*Selected excerpt*
# IR Attempts



## Mohain (May 20, 2007)

First attempts at IR with my 30D. Got a Kood IR filter to fit in the Cokin P filter holder but too much light is let in and reflects from the lens front and all the dust on the filter so I blue-tac'ed it directly to the ring adapor with a 'circle' of Blu-tac to get a light tight (ish) fit between the filter & the lens.

Anyway, the filter is pretty weak, I shot everything at 400iso and the results aren't great. Will try with a Hoya filter but the 72mm filters are V pretty expensive and I'm pretty spent out at the mo! When I have a spare few hundred I'll get a 350D converted 

















TFL,

Mohain


----------



## WNK (May 20, 2007)

Very cool.  They have an eerie sort of tone to them.  I think that the second is my favourite... the clouds look really neat.


----------



## Arch (May 20, 2007)

number2 is stunning.... i think they came out great, i wondered what that filter was like. :thumbup:


----------



## doenoe (May 20, 2007)

*Problems and tasks*
a) In the IR photography thread, reproduce the passage from "## Arch (May" up to and including "doenoe (May 20, 2007)".
b) Answer these questions about the IR photography thread:
(i) Which camera did Mohain use for the first IR attempts?
(ii) At what ISO did Mohain shoot everything?
(iii) Which shot does WNK name as a favorite?

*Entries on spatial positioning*
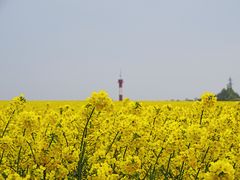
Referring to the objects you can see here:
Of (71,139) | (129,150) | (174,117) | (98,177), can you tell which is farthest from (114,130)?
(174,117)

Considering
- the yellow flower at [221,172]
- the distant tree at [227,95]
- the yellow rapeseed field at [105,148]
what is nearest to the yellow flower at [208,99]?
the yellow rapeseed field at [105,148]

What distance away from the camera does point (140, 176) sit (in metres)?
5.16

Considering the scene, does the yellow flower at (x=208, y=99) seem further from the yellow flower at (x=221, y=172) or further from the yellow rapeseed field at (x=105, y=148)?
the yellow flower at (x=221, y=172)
==
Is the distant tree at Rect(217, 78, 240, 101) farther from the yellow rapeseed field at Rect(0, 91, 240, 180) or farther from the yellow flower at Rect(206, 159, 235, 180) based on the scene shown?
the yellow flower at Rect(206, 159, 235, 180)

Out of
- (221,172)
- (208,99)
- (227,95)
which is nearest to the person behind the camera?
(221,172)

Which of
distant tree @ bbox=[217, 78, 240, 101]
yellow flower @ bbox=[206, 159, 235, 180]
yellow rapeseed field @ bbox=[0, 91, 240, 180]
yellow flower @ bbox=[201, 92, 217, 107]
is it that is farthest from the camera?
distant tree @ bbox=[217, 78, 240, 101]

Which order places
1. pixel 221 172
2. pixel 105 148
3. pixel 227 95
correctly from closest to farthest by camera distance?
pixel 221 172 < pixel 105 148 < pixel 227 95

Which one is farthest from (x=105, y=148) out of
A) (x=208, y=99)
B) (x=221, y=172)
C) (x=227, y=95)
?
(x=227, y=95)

*Solutions per task*
a)
## Arch (May 20, 2007)

number2 is stunning.... i think they came out great, i wondered what that filter was like. :thumbup:


----------



## doenoe (May 20, 2007)

b)
(i) The 30D.
(ii) 400 ISO.
(iii) The second one.